The hourly billing model has fundamental flaws: it penalises efficiency (a faster, more experienced fee-earner earns less than a slower one for the same work), it creates incentives for clients to minimise time rather than maximise value, and it commoditises professional expertise into units of time. The alternative — fixed fees, value-based pricing, or subscription retainers — resolves all three problems. A corporate solicitor who handles a £5m acquisition for a fixed fee of £45,000 captures the value of the transaction, not the hours worked. A management consultant who delivers a defined project scope for a fixed fee aligns their incentives with efficiency. Transitioning to fixed fees requires more precise scoping upfront but typically increases realised revenue per matter.

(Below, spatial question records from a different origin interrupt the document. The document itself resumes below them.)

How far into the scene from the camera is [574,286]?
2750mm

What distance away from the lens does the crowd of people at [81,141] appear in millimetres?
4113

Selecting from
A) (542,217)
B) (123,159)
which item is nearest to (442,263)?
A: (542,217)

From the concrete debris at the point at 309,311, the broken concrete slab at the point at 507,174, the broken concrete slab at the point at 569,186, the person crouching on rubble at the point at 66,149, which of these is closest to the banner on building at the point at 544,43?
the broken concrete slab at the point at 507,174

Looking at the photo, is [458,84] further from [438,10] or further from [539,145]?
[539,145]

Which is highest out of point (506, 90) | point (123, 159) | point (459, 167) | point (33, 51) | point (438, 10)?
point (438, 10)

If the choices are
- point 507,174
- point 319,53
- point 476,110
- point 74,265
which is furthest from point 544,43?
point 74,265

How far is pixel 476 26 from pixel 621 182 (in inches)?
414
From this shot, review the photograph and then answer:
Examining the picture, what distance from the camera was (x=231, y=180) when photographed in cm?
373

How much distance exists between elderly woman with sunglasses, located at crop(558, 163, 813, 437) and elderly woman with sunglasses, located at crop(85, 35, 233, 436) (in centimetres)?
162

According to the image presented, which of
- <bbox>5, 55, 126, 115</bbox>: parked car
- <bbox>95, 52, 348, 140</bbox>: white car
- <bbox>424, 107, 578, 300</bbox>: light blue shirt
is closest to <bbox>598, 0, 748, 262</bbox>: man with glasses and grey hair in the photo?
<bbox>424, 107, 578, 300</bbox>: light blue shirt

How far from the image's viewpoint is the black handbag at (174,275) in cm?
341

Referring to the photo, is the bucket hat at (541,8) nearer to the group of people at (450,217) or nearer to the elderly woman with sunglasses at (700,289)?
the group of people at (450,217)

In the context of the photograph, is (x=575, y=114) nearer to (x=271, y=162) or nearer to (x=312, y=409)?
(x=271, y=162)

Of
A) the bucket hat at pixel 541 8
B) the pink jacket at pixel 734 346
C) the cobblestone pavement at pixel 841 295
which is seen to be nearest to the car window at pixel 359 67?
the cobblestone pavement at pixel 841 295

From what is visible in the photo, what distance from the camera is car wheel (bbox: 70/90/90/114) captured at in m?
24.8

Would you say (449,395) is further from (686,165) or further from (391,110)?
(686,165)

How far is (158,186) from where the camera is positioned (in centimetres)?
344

Client concentration risk: the danger of too few clients#

Many professional services firms have a small number of large clients that represent a disproportionate percentage of revenue. A firm where one client represents more than 20% of total revenue has significant concentration risk — if that client leaves, restructures, or is acquired, the firm faces an immediate revenue crisis. Monitor your client revenue concentration monthly. If any single client exceeds 15% of revenue, actively develop other clients to diversify. This does not mean abandoning the large client — it means building a more resilient revenue base around it.

People also ask

What is a good utilisation rate for a professional services firm?

Target utilisation rates: fee earners 70–80%, senior partners with significant management roles 55–65%. Overall firm utilisation (weighted average) of 65–75% is healthy. Below 60% suggests capacity underuse or excessive non-billable activity; above 80% risks fee earner burnout and quality deterioration.

How do I improve debtor days in my professional services firm?

The most effective interventions are: move to online payment links (bank transfer or card) in every invoice; set payment terms at 30 days and send automated reminders at 7 days before and after due; call personally at 7 days overdue rather than relying on email; require advance payments or staged billing for large engagements; and review and tighten credit terms for consistently slow-paying clients.

Should professional services firms use fixed fees or hourly billing?

Fixed fees are increasingly preferred by clients and, when scoped correctly, benefit the firm by rewarding efficiency. Hourly billing works better for unpredictable, open-ended work. The optimal approach for most firms is fixed fees for clearly defined projects and hourly rates with caps for advisory and ongoing retainer work.